Through this learning experience, they were quickly steeped in our competencies, specifically agency, quantitative reasoning, and collaboration. We supported learners in discovering how they self-manage their schedules, and how they invite their groupmates to collaborate during their non-lesson blocks. Not only did learners have to honor their commitments according to their schedule, but they worked hand-in-hand with new teammates on a complex and public task. Through this, they learned how to build the libraries, explored different ways to source books, built interpersonal and project management skills, and so much more.
At the end of these four weeks, many of the Little Free Libraries were delivered, and a handful were not—and that’s an outcome that we anticipate and celebrate! Because the emphasis was on “How we Embark,” their reflections on learning were the ultimate product of the experience.
At the beginning of each school year, we repeat the same theme knowing that the product and process may change slightly. To kick off the 2023-2024 school year, learners had the choice to either revamp and redesign one of our learning spaces or use design thinking to create the first-ever Embark swag. With a professional budget, learners applied their quantitative reasoning and agency to make a true impact on their learning environment!
Building Supportive Relationships
Aside from the lessons our young people are learning, we have also found immense value in both advisory and learner-educator one-on-one conferences. In our weekly, grade-level advisory, we specifically support learners’ use of their Google Calendar and how they might best use an Eisenhower Matrix to inform the decisions of what work to prioritize and when. We also use this time to unpack the feedback they receive through our learning management system and set goals around how to improve based on guidance given by educators.
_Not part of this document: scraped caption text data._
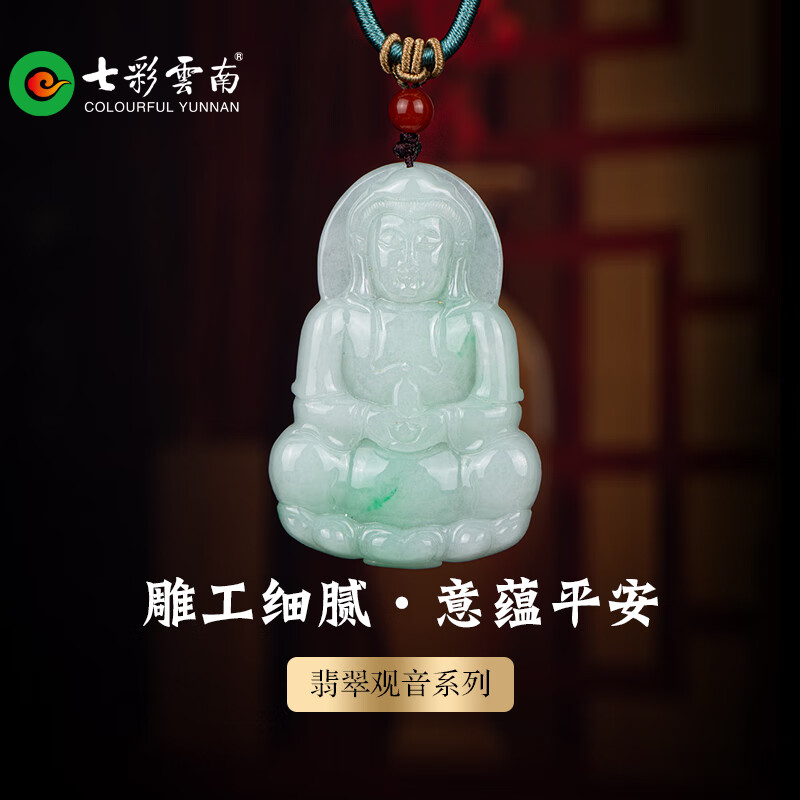 七彩雲南翡翠观音菩萨玉坠冰糯种飘花翡翠玉石挂件玉吊坠送礼物 5600翡翠观音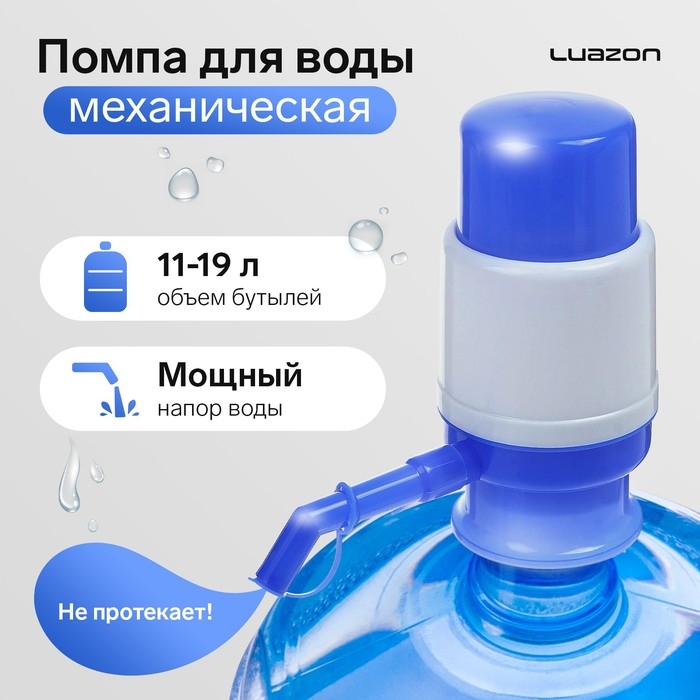 Помпа для воды Luazon, механическая, малая, под бутыль от 11 до 19 л, голубая Помпа для воды Luazon, механическая, малая, под бутыль от 11 до 19 л, голубая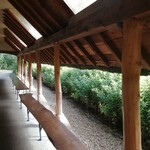 ラ コリーナ近江八幡 - 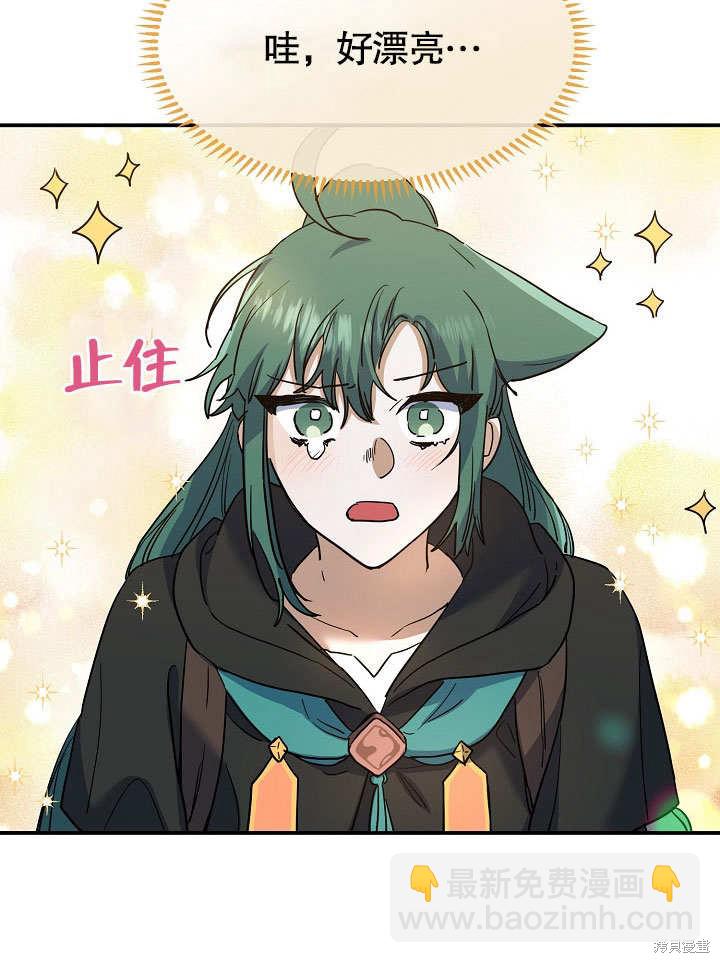 第21话110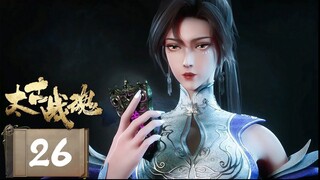 จิตวิญญาณการต่อสู้บรรพกาล [ 太古战魂 Ancient War Soul ] ตอนที่ 26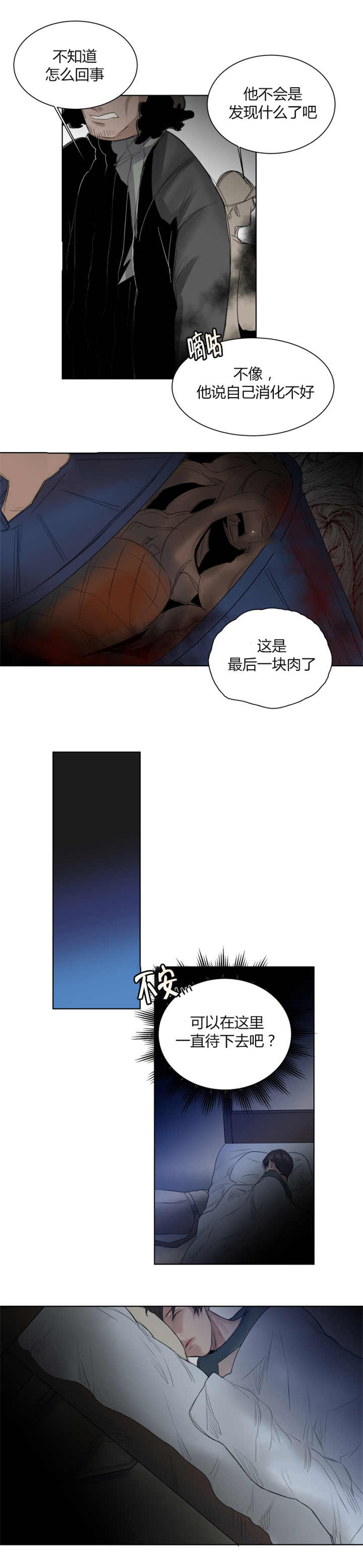 第28章：最后一块肉1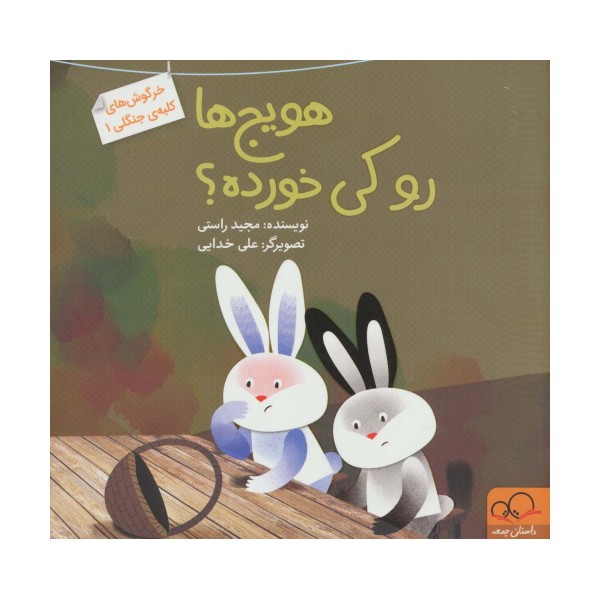 هویج ها رو کی خورده؟ (خرگوش های کلبه ی جنگلی 1)،(گلاسه)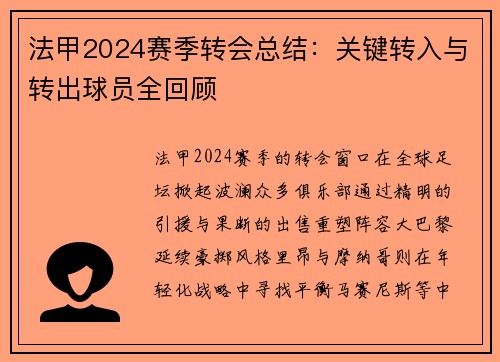 法甲2024赛季转会总结：关键转入与转出球员全回顾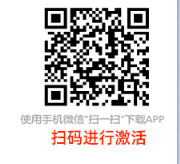 激活指引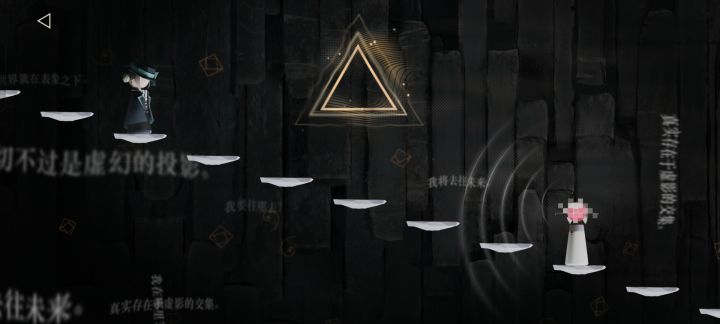 为什么划不动啊截图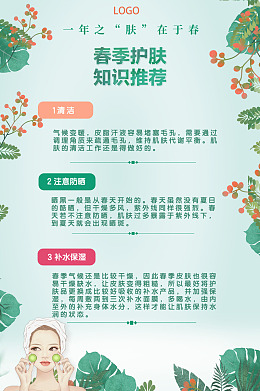护肤小知识宣传海报面膜推广图春季护肤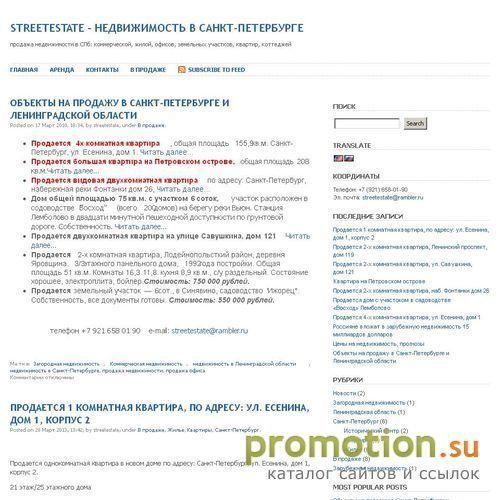 Архивное изображение: Покупка, продажа офисов, коттеджей в Петербурге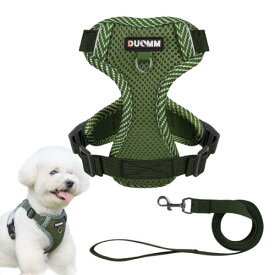 ペット用ハーネス＆リードセット 犬 ハーネス 小型犬 猫 中型犬 おしゃれ 犬用 胴輪 負担が少ない 犬具 ダブルロック メッシュ 抜けにくい犬具 簡単装着イヌ ドッグ お出かけ 散歩 外出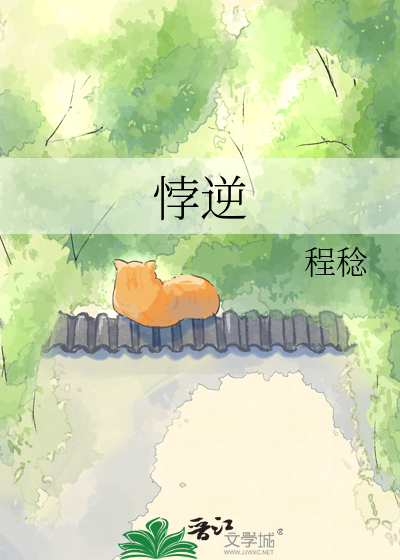 悖逆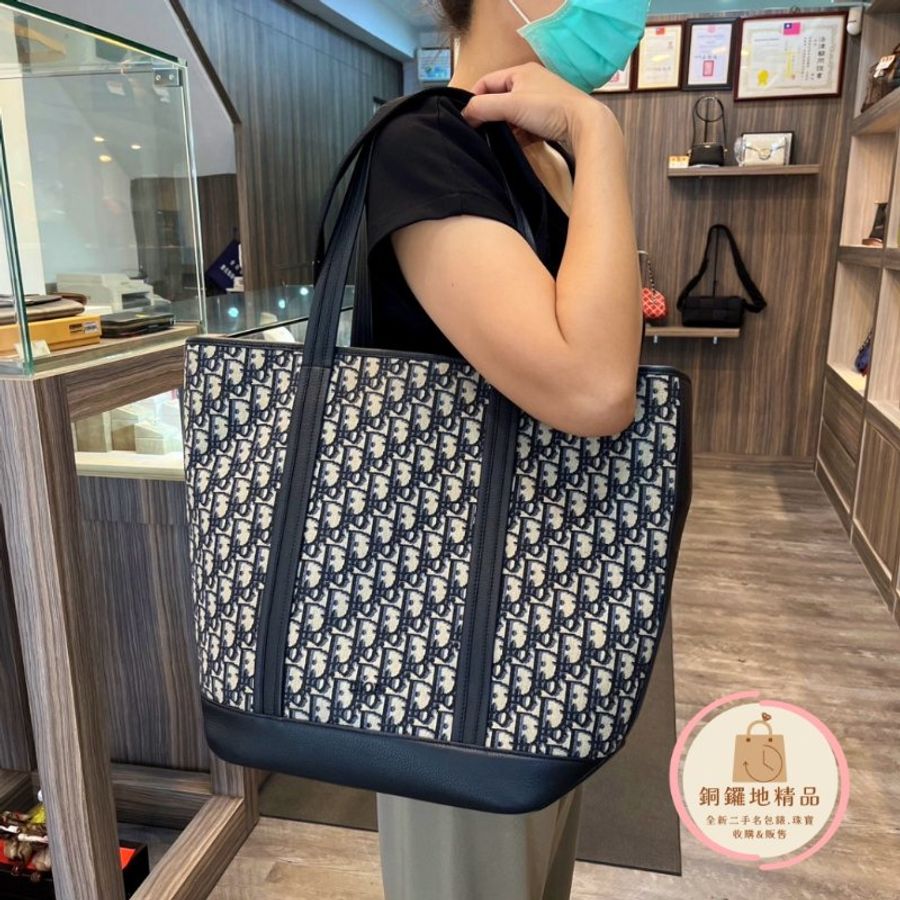 Christian Dior Voyage Convertible 深藍色中性刺繡手提包 肩背包 斜背包-3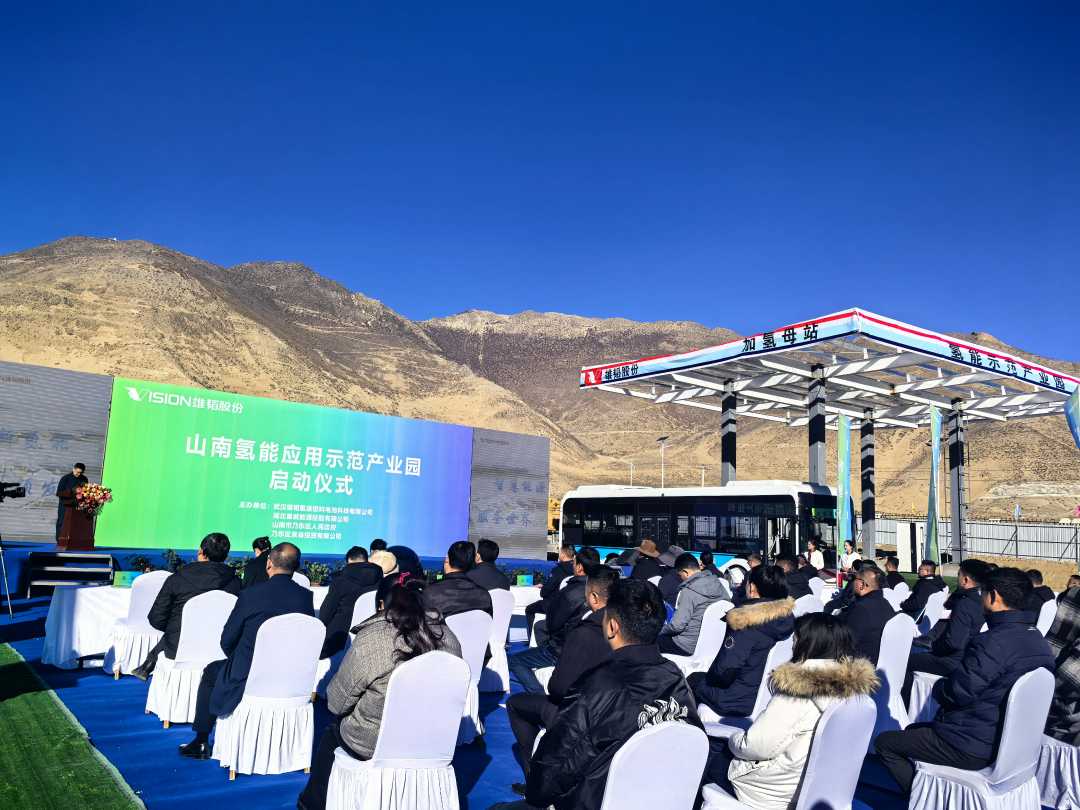 启动仪式现场。代玲摄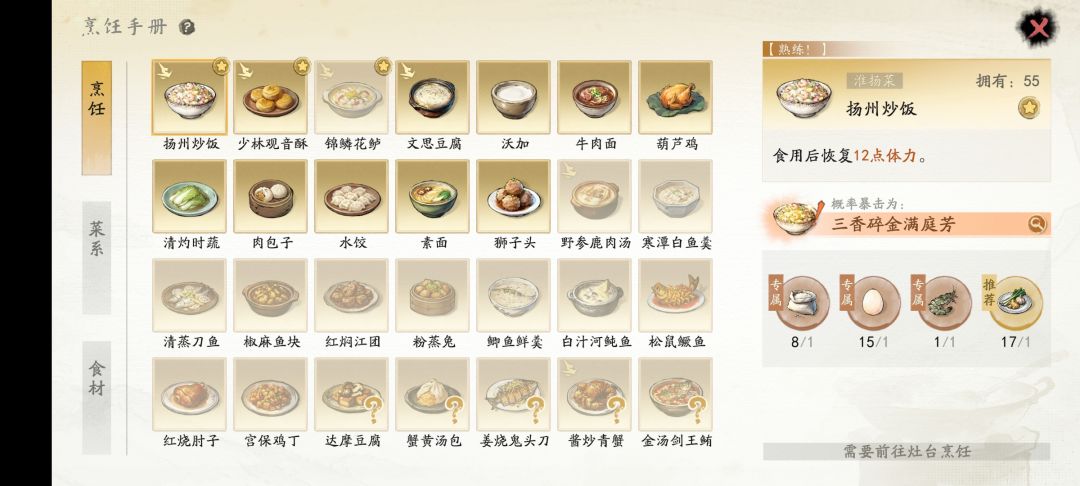 求菜谱 1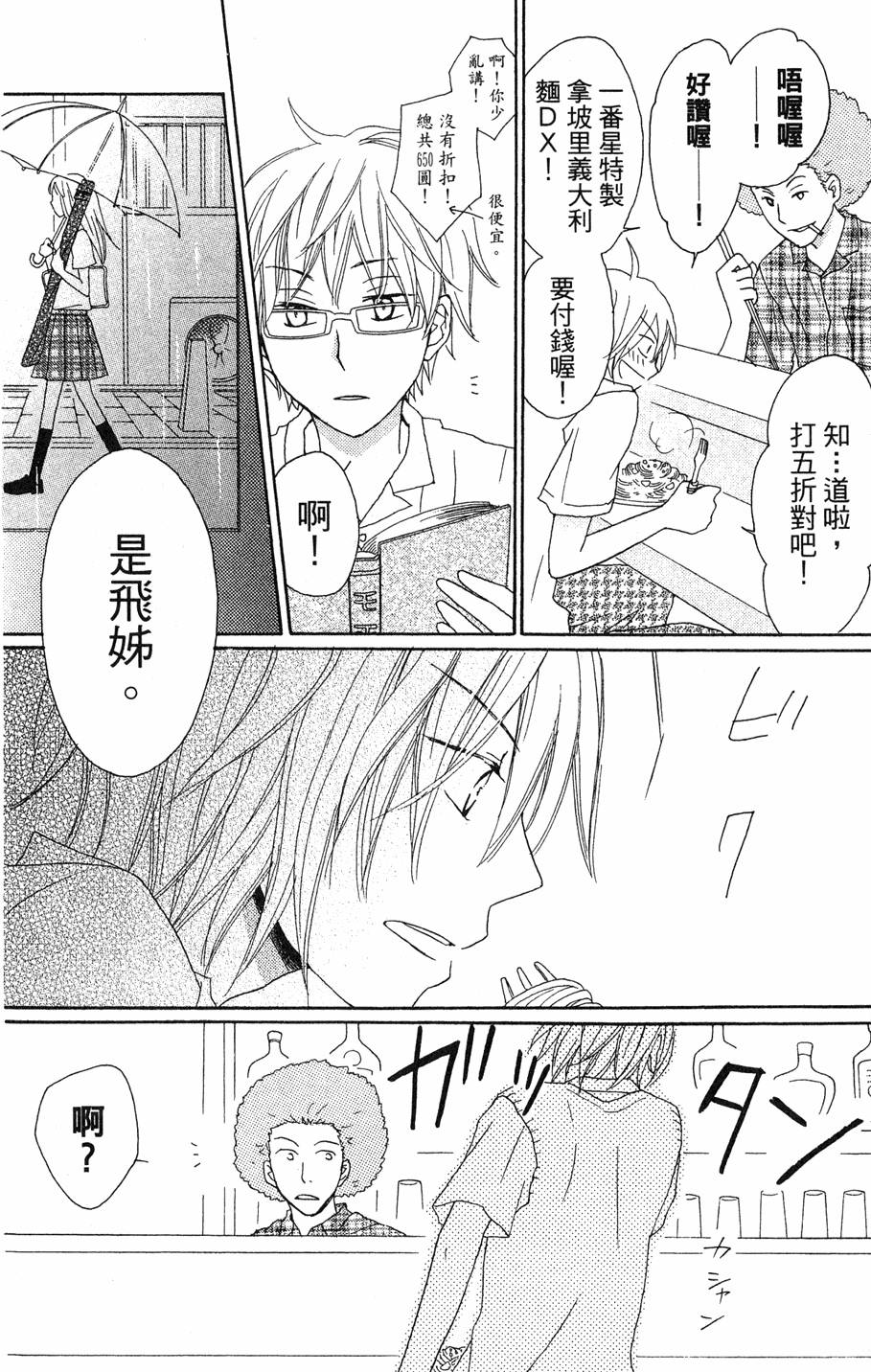第164页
Outside of this group meeting, each learner has an advisor who will stay with them for the entirety of their tenure at Embark. In their first year, they have a weekly advisory conference where they receive the full attention and care of an Embark educator. These conferences are intentionally differentiated to serve any and all needs that a learner might be facing—from addressing learning differences, to identifying personal passions, to discussing a learner’s home life. At the beginning of the year, the topic is often around how a learner might best schedule their days, where they could choose to complete work, or how they can seek a peer or an adult for help.
By the end of this first learning experience, all of our learners have made great progress at understanding “How we Embark.” Yet, we know that each human is on their own trajectory and path. They grow tremendously during this short period of time, but that growth is only a blip on their journey of courageously inquiring, engaging, and discovering a sense of self at Embark.
“Back to school” might look different here, but so does everything else at Embark. We find that providing learners the tools to harness the radical trust they’re given at Embark not only sets them up for success in the years ahead, but for a lifetime.